REQUIREMENT 1 -> In the Pre Play Sports article, how many years of historical data does Maxwell's scoring algorithm use?
REQUIREMENT 2 -> Sum up the Pre Play Sports article in two sentences.
REQUIREMENT 3 -> Output the part of the Pre Play Sports article that opens with the words containing "Ph.D. Student Matt Maxwell is" and closes with "company with Daines.".

SELECTED TEXT ->
Ph.D. Student Matt Maxwell is "The Brain" Behind Pre Play Sports
Pretty sure that the next play at a live NFL game will be a completed pass? Want credit from your friends for your predictive ability? Thanks to Ph.D. student Matt Maxwell, there's an 'app' for that.
Start-up company Pre Play Sports enables iPhone/iPad/iPod users to predict what will happen next in a live NFL game, submit their prediction and accrue points based on what actually happens. Pre Play Sports CEO Andrew Daines '10, a former columnist for the Cornell Daily Sun, says Maxwell, who will finish his ORIE Ph.D. this spring, is "like .. the brain. He came up with this amazing scoring algorithm .... essentially the more risk you take, the more reward you can also get." Former Sun Editor in Chief Emily Cohn '10 is co-founder of the company with Daines.
The application is "cloud based," with individual devices communicating with a server located on the internet. According to Maxwell, his scoring algorithm uses three years of historical data to estimate the likelihood of particular plays based on factors such as position, time left in the quarter, and other factors. Using a "secret sauce," it finds situations closest to the one on the field and estimates the odds of different plays and outcomes. Maxwell notes that there is a need for speed in communicating with the hand held devices, accessing the database, carrying out the analysis, updating the field position, and getting information back to the users.
The application is free and the company has no revenue yet, but they have plans for advertising and sponsorship. Last October 26, Pre Play Sports was ranked number 1 on Apple's list of "What's Hot" sports apps. According to Daines, "Pre Play has attracted top investors across sports and media."

GIVEN INFORMATION ->
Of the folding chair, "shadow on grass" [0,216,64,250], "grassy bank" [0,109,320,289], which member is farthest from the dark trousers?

EXERCISE RESPONSE 1 -> Three years.

EXERCISE RESPONSE 2 -> Ph.D. student Matt Maxwell devised the scoring algorithm for Pre Play Sports, a start-up app that lets iPhone, iPad, and iPod users predict the next play in a live NFL game and earn points, with more risk bringing more reward. The free, cloud-based app uses three years of historical data to estimate the odds of plays, has no revenue yet but plans for advertising and sponsorship, and was ranked number 1 on Apple's list of "What's Hot" sports apps last October 26.

EXERCISE RESPONSE 3 ->
Ph.D. Student Matt Maxwell is "The Brain" Behind Pre Play Sports
Pretty sure that the next play at a live NFL game will be a completed pass? Want credit from your friends for your predictive ability? Thanks to Ph.D. student Matt Maxwell, there's an 'app' for that.
Start-up company Pre Play Sports enables iPhone/iPad/iPod users to predict what will happen next in a live NFL game, submit their prediction and accrue points based on what actually happens. Pre Play Sports CEO Andrew Daines '10, a former columnist for the Cornell Daily Sun, says Maxwell, who will finish his ORIE Ph.D. this spring, is "like .. the brain. He came up with this amazing scoring algorithm .... essentially the more risk you take, the more reward you can also get." Former Sun Editor in Chief Emily Cohn '10 is co-founder of the company with Daines.